* [Directions] Lines containing the word "book" are the ones to copy from the records below.

* [Records shown]
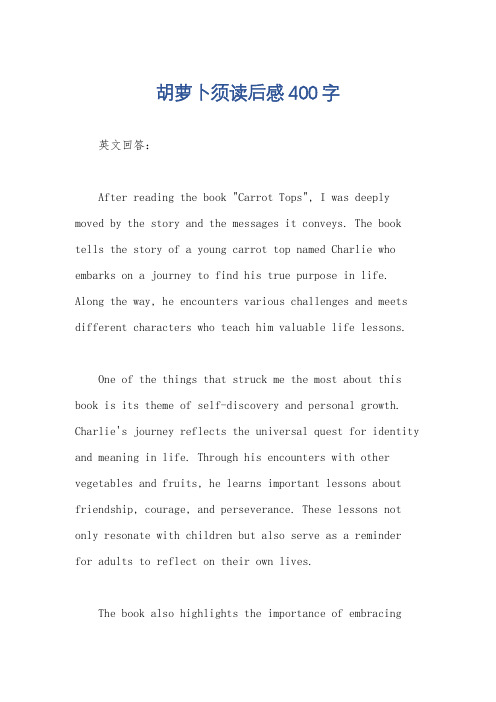 胡萝卜须读后感400字

英文回答：

After reading the book "Carrot Tops", I was deeply moved by the story and the messages it conveys. The book tells the story of a young carrot top named Charlie who embarks on a journey to find his true purpose in life. Along the way, he encounters various challenges and meets different characters who teach him valuable life lessons.

One of the things that struck me the most about this book is its theme of self-discovery and personal growth. Charlie's journey reflects the universal quest for identity and meaning in life. Through his encounters with other vegetables and fruits, he learns important lessons about friendship, courage, and perseverance. These lessons not only resonate with children but also serve as a reminder for adults to reflect on their own lives.

The book also highlights the importance of embracing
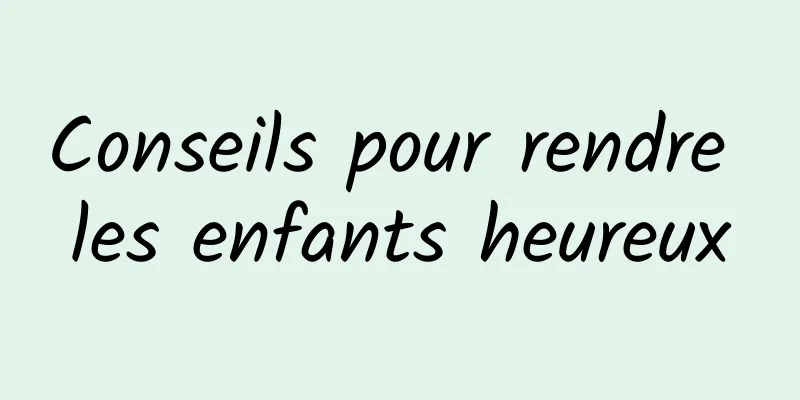 Conseils pour rendre les enfants heureux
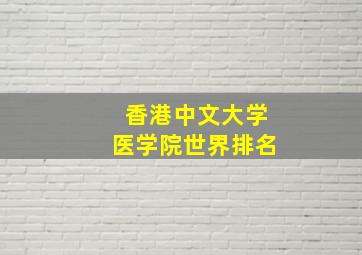 香港中文大学
医学院世界排名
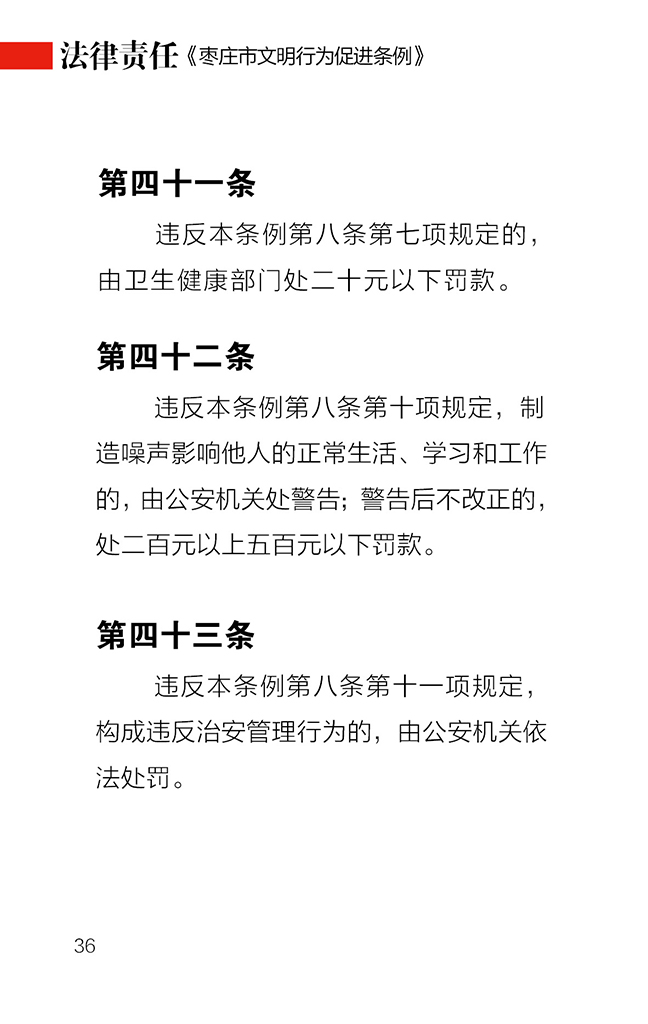 法律责任《枣庄市文明行为促进条例》

第四十一条

违反本条例第八条第七项规定的，由卫生健康部门处二十元以下罚款。

第四十二条

违反本条例第八条第十项规定，制造噪声影响他人的正常生活、学习和工作的，由公安机关处警告；警告后不改正的，处二百元以上五百元以下罚款。

第四十三条

违反本条例第八条第十一项规定，构成违反治安管理行为的，由公安机关依法处罚。

36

* [Your solution]
After reading the book "Carrot Tops", I was deeply moved by the story and the messages it conveys. The book tells the story of a young carrot top named Charlie who embarks on a journey to find his true purpose in life. Along the way, he encounters various challenges and meets different characters who teach him valuable life lessons.
One of the things that struck me the most about this book is its theme of self-discovery and personal growth. Charlie's journey reflects the universal quest for identity and meaning in life. Through his encounters with other vegetables and fruits, he learns important lessons about friendship, courage, and perseverance. These lessons not only resonate with children but also serve as a reminder for adults to reflect on their own lives.
The book also highlights the importance of embracing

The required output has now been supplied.